Configuration Format:
metadata_fields {
<Metadata Key> = <output field name>
<Metadata Key> = <output field name>
...
}
Configuration Example:
metadata_fields {
Database = source_db # Map database name to source_db field
Table = source_table # Map table name to source_table field
RowKind = op_type # Map row type to op_type field
EventTime = event_ts # Map event time to event_ts field
Delay = sync_delay # Map delay time to sync_delay field
Partition = partition_info # Map partition info to partition_info field
}
Notes:
- The left side must be a supported metadata Key (see table above), and is strictly case-sensitive
- The right side is a custom output field name, which cannot duplicate existing field names
- You can select only the metadata fields you need, not all of them must be configured
Complete Examples
Example 1: MySQL CDC Data Synchronization, Extracting All Metadata
Synchronizing data from MySQL database and extracting all available metadata information.
env {
parallelism = 1
job.mode = "STREAMING"
checkpoint.interval = 5000
}
source {
MySQL-CDC {
plugin_output = "mysql_cdc_source"
server-id = 5652
username = "root"
password = "your_password"
table-names = ["mydb.users"]
url = "jdbc:mysql://localhost:3306/mydb"
}
}
transform {
Metadata {
plugin_input = "mysql_cdc_source"
plugin_output = "metadata_added"
metadata_fields {
Database = source_database # Extract database name
Table = source_table # Extract table name
RowKind = change_type # Extract change type
EventTime = event_timestamp # Extract event time
Delay = sync_delay_ms # Extract sync delay
}
}
}
sink {
Console {
plugin_input = "metadata_added"
}
}
Input Data Example:
Original data row (from mydb.users table):
id=1, name="John", age=25
RowKind: +I (INSERT)
Output Data Example:
Transformed data row:
id=1, name="John", age=25, source_database="mydb", source_table="users",
change_type="+I", event_timestamp=1699000000000, sync_delay_ms=100
Example 2: Extracting Only Partial Metadata
Extracting only data source information (database name and table name) for multi-table merge scenarios.
env {
parallelism = 1
job.mode = "STREAMING"
}
source {
MySQL-CDC {
plugin_output = "multi_table_source"
server-id = 5652
username = "root"
password = "your_password"
table-names = ["db1.orders", "db2.orders"]
url = "jdbc:mysql://localhost:3306"
}
}
transform {
Metadata {
plugin_input = "multi_table_source"
plugin_output = "with_source_info"
metadata_fields {
Database = db_name
Table = table_name
}
}
}
sink {
Jdbc {
plugin_input = "with_source_info"
url = "jdbc:mysql://localhost:3306/target_db"
table = "merged_orders"
# Target table will contain db_name and table_name fields to identify data source
}
}
Example 3: Kafka record time for partitioning
Expose Kafka ConsumerRecord.timestamp (injected into EventTime) as kafka_ts, convert it to a partition field, and write to Hive.

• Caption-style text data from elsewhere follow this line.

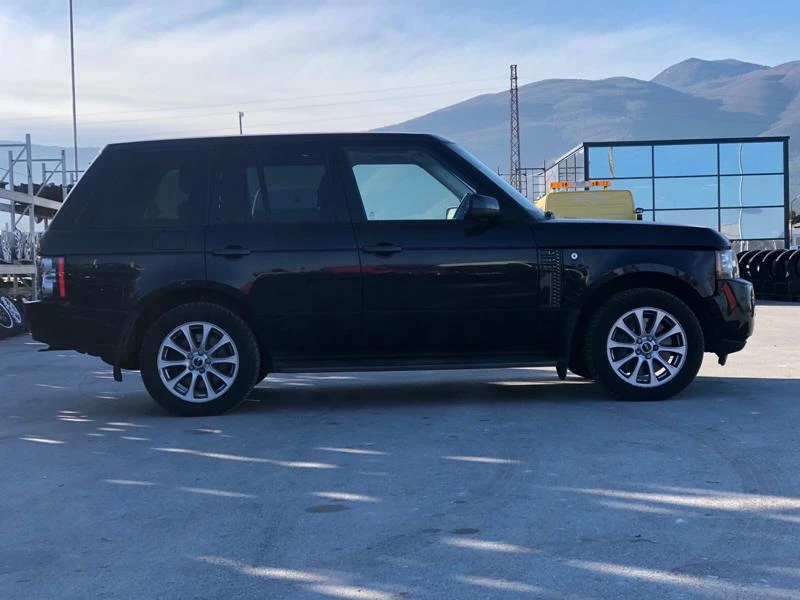 Land Rover Range rover  Vogue - 4.4TDV8 - изображение 7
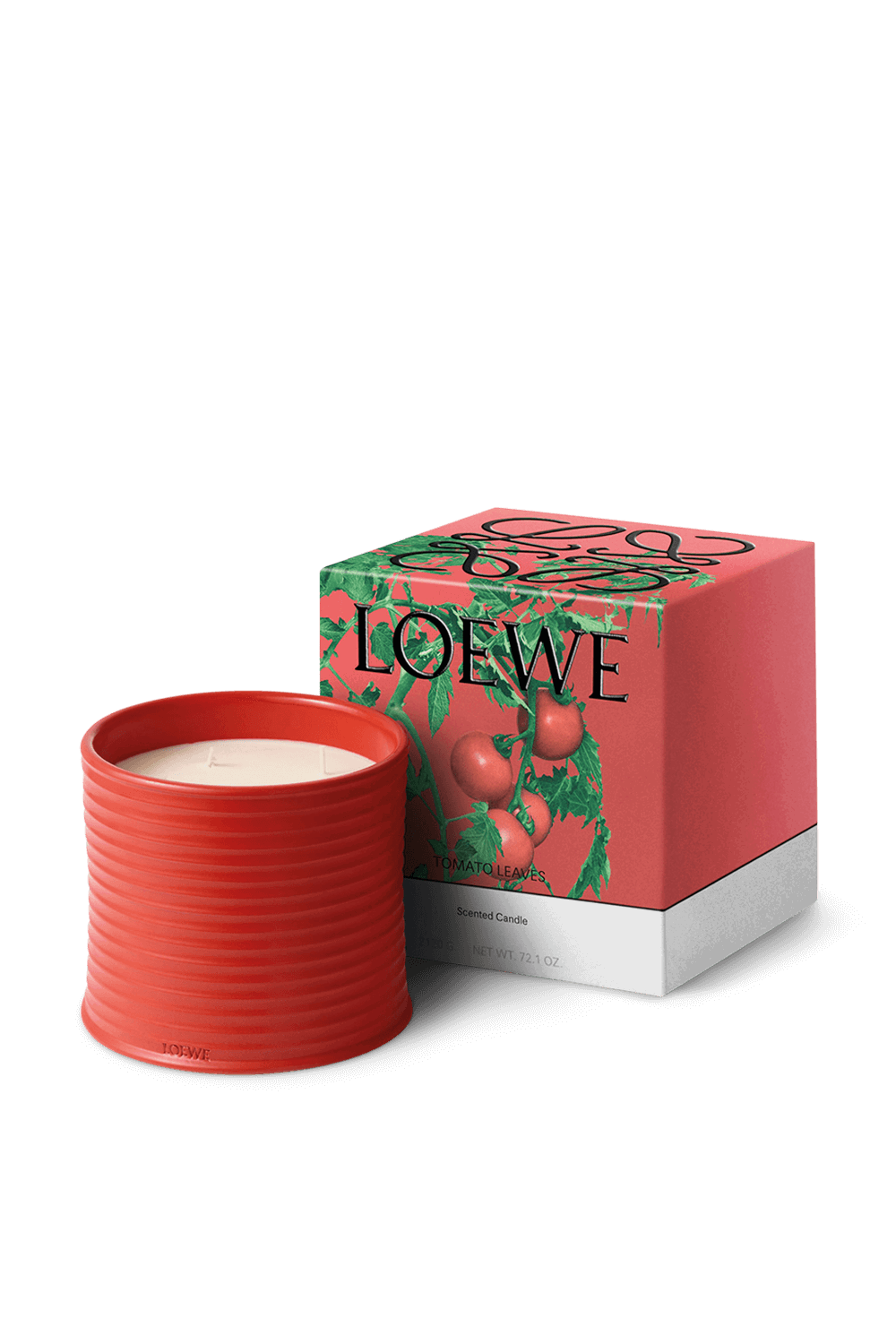 LOEWE Tomato Leaves Large Scented Candle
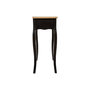 Voir la diapositive 5 : ATMOSPHERA Console Chrysa - 2 tiroirs - Noir et Bois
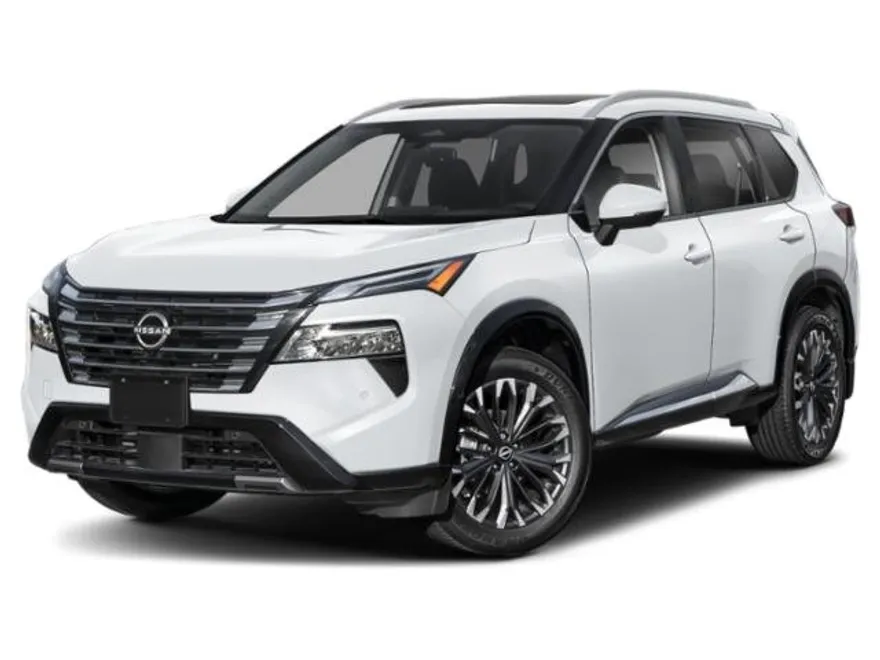 2026 Nissan Rogue Platinum photo 1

This pattern is useful when replaying Kafka data and aligning partitions by the original record time.
env {
execution.parallelism = 4
job.mode = "STREAMING"
checkpoint.interval = 60000
}
source {
Kafka {
plugin_output = "kafka_raw"
schema = {
fields {
id = bigint
customer_type = string
data = string
}
}
format = text
field_delimiter = "|"
topic = "push_report_event"
bootstrap.servers = "kafka-broker-1:9092,kafka-broker-2:9092"
consumer.group = "seatunnel_event_backfill"
kafka.config = {
max.poll.records = 100
auto.offset.reset = "earliest"
enable.auto.commit = "false"
}
}
}
transform {
Metadata {
plugin_input = "kafka_raw"
plugin_output = "kafka_with_meta"
metadata_fields = {
EventTime = "kafka_ts"
}
}
Sql {
plugin_input = "kafka_with_meta"
plugin_output = "source_table"
query = "select id, customer_type, data, FROM_UNIXTIME(kafka_ts/1000, 'yyyy-MM-dd', 'Asia/Shanghai') as pt from kafka_with_meta where kafka_ts >= 0"
}
}
sink {
Hive {
table_name = "example_db.ods_sys_event_report"
metastore_uri = "thrift://metastore-1:9083,thrift://metastore-2:9083"
hdfs_site_path = "/path/to/hdfs-site.xml"
hive_site_path = "/path/to/hive-site.xml"
krb5_path = "/path/to/krb5.conf"
kerberos_principal = "hive/metastore-1@EXAMPLE.COM"
kerberos_keytab_path = "/path/to/hive.keytab"
overwrite = false
plugin_input = "source_table"
# compress_codec = "SNAPPY"
}
}
Here pt is derived from the Kafka event time and can be used as a Hive partition column.